On Saturday, October 31 about 100 people gathered, either in person or on Zoom, for the 2020 Christian-Muslim Dialogue hosted by A Common Word Alberta. The common word and theme this year? Resilience.
The actual title was Boosting Resilience for the Digital Age, but the focus veered more toward fostering resilience in a pandemic. Guest speakers Dr. Salima Versi and the Rev. Ingrid Cramer-Doerschel approached the topic, each from her own faith background and experience in dealing with mental health.
Each made the point that resilience is not about keeping up our productivity or being able to somehow pull ourselves up ‘by our bootstraps’ when we struggle. Rather, as Cramer-Doerschel put it, “resilience is going through the ups and downs and coming out the other side wiser and stronger.”
Versi told the story of how the Prophet Mohamed (peace be upon him and his family) was overwhelmed and filled with anxiety after receiving his revelation from Allah. He even considered throwing himself off the mountain where he received his visions. “It shows,” said Versi, “at the very beginning of our faith: humanity and fragility.”
In the end, Versi said, Mohamed was helped by an angel and by the support of his wife, who “reassured him, believed in him, and helped him believe in himself.”
Cramer-Doerschel shared the story of the prophet Elijah from the Hebrew Scriptures, who also suffered exhaustion and depression after a powerful experience of God. “It is enough,” he said. “Take my life away from me.”
Then he slept and took nourishment — also from an angel — who led him to a hidden place where he met God in a still, gentle whisper.
“You won’t make it on your own,” said Cramer-Doerschel, “but you don’t have to.”
Versi said when someone needs support, the best question is a simple ‘how are you?’ “Focus on the person, be present and genuine,” she said, “hearing whatever that person chooses to share.”
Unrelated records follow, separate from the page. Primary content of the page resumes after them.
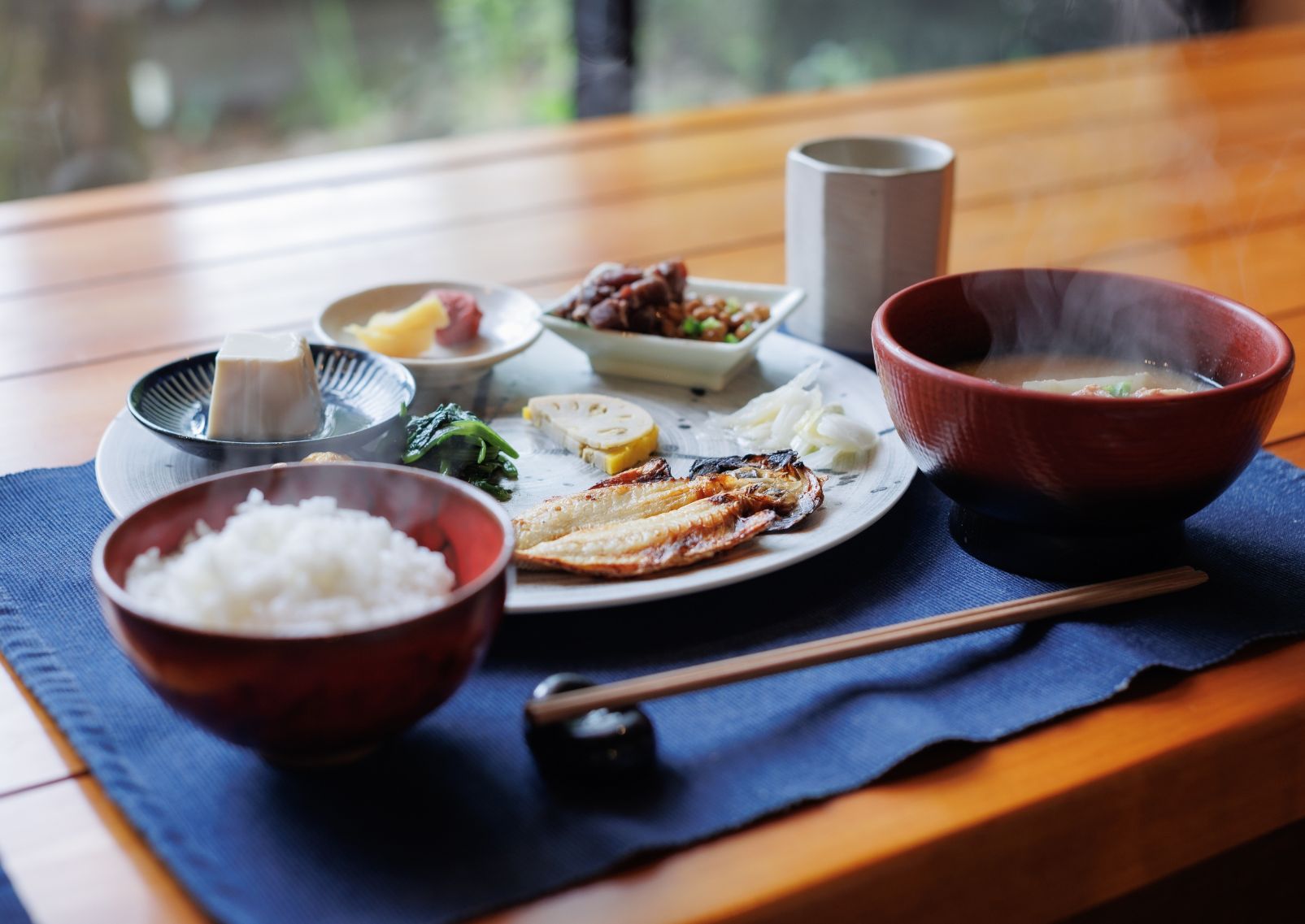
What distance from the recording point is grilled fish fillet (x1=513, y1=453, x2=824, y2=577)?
1.26 m

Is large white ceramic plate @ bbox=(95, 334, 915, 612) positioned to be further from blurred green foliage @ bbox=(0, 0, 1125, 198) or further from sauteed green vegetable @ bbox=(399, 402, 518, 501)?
blurred green foliage @ bbox=(0, 0, 1125, 198)

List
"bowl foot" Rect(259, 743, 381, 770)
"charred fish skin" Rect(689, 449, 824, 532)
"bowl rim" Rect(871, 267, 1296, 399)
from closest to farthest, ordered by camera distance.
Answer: "bowl foot" Rect(259, 743, 381, 770), "bowl rim" Rect(871, 267, 1296, 399), "charred fish skin" Rect(689, 449, 824, 532)

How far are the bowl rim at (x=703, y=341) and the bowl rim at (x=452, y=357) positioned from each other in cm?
3

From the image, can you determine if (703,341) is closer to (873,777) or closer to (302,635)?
(873,777)

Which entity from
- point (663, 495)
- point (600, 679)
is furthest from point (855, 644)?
point (663, 495)

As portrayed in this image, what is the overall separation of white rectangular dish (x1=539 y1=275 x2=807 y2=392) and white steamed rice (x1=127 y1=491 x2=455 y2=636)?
2.54ft

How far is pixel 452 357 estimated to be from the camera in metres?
1.83

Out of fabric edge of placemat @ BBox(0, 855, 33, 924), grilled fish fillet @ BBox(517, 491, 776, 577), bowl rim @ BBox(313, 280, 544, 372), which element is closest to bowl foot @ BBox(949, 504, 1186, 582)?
grilled fish fillet @ BBox(517, 491, 776, 577)

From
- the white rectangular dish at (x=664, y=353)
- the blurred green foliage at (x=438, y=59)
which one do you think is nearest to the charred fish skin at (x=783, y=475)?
the white rectangular dish at (x=664, y=353)

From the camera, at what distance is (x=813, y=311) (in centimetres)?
202

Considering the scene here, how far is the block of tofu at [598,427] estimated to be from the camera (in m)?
1.56

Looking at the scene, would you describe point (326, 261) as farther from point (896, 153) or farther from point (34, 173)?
point (34, 173)

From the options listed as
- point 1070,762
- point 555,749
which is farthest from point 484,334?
point 1070,762

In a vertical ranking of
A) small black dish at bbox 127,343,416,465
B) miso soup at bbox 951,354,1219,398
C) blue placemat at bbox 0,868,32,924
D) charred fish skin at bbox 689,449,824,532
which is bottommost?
blue placemat at bbox 0,868,32,924
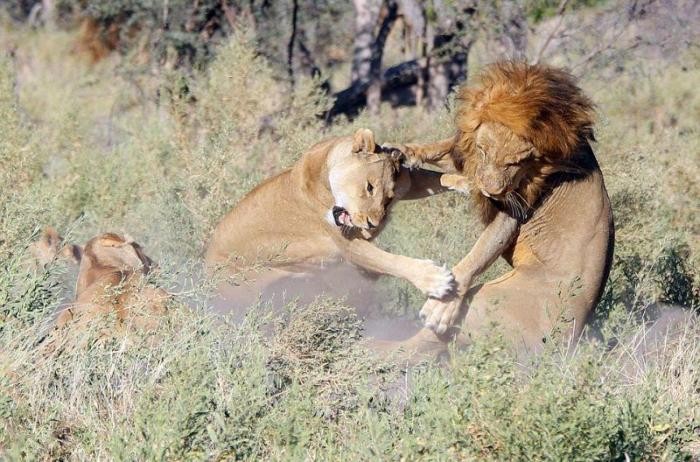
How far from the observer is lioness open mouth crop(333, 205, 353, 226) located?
6648 mm

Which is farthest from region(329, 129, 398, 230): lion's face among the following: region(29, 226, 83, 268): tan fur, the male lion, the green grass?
region(29, 226, 83, 268): tan fur

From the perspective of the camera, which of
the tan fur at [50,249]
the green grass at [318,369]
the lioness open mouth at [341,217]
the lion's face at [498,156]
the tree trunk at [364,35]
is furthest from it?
the tree trunk at [364,35]

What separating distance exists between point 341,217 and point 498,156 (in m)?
1.04

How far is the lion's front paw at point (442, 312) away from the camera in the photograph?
6207mm

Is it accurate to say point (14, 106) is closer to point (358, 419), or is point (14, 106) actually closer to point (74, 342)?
point (74, 342)

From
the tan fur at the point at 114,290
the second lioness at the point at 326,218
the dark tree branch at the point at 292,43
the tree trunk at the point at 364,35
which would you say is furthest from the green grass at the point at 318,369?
the tree trunk at the point at 364,35

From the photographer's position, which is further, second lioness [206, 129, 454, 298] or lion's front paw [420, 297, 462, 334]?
second lioness [206, 129, 454, 298]

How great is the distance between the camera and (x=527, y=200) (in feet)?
21.0

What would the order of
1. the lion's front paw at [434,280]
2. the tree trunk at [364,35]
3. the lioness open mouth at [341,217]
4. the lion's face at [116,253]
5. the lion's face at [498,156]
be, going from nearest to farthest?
the lion's face at [498,156] → the lion's front paw at [434,280] → the lioness open mouth at [341,217] → the lion's face at [116,253] → the tree trunk at [364,35]

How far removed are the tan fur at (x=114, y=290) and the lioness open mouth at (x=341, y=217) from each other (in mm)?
1003

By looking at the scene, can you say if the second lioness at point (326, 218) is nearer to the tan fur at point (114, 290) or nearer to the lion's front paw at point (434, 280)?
the lion's front paw at point (434, 280)

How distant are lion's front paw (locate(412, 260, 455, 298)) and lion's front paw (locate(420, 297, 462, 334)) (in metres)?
0.06

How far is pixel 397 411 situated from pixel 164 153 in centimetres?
666

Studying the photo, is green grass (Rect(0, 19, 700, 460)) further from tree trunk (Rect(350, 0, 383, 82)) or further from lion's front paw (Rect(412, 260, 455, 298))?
tree trunk (Rect(350, 0, 383, 82))
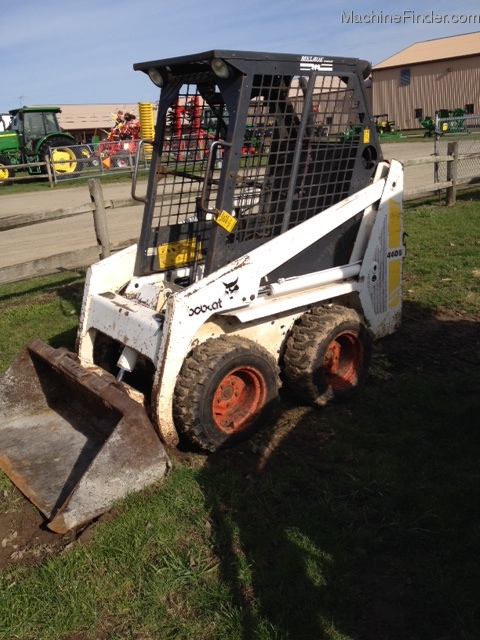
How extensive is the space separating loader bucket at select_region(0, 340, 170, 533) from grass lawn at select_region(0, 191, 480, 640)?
13cm

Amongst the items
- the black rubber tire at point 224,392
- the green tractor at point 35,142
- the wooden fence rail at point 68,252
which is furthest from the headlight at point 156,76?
the green tractor at point 35,142

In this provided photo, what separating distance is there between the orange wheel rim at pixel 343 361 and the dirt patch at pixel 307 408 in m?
0.34

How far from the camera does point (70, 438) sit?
165 inches

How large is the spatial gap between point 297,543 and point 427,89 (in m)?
46.0

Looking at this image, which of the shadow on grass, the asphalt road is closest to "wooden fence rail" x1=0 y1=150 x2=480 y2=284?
the asphalt road

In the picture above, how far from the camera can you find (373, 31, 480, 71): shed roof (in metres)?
42.5

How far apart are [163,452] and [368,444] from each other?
1305 millimetres

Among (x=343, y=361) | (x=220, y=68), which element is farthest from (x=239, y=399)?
(x=220, y=68)

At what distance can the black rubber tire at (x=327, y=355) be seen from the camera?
14.5 feet

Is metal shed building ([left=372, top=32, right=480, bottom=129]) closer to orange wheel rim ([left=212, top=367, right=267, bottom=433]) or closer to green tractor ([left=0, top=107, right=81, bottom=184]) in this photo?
green tractor ([left=0, top=107, right=81, bottom=184])

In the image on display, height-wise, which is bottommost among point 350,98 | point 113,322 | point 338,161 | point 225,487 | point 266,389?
point 225,487

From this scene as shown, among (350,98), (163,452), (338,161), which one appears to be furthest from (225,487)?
(350,98)

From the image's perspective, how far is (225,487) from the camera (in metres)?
3.70

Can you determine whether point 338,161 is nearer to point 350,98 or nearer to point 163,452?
point 350,98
A Common Word Alberta has been holding annual events promoting dialogue between Muslims and Christians since 2013. The Diocese of Edmonton got involved in 2014 and has been a strong supporter ever since. Both Bishop Jane Alexander and the Rev. Canon Scott Sharman have taken a turn as the main Christian speaker, and many lay people and other clergy have been engaged in different ways as well.
Of the 2020 event, Sharman says, “The theme for this year was very timely. It seems many societies in recent months and years have been facing more and more polarization between those who are different, and it is becoming more difficult for people to find common ground. That's why something like A Common Word is so important.”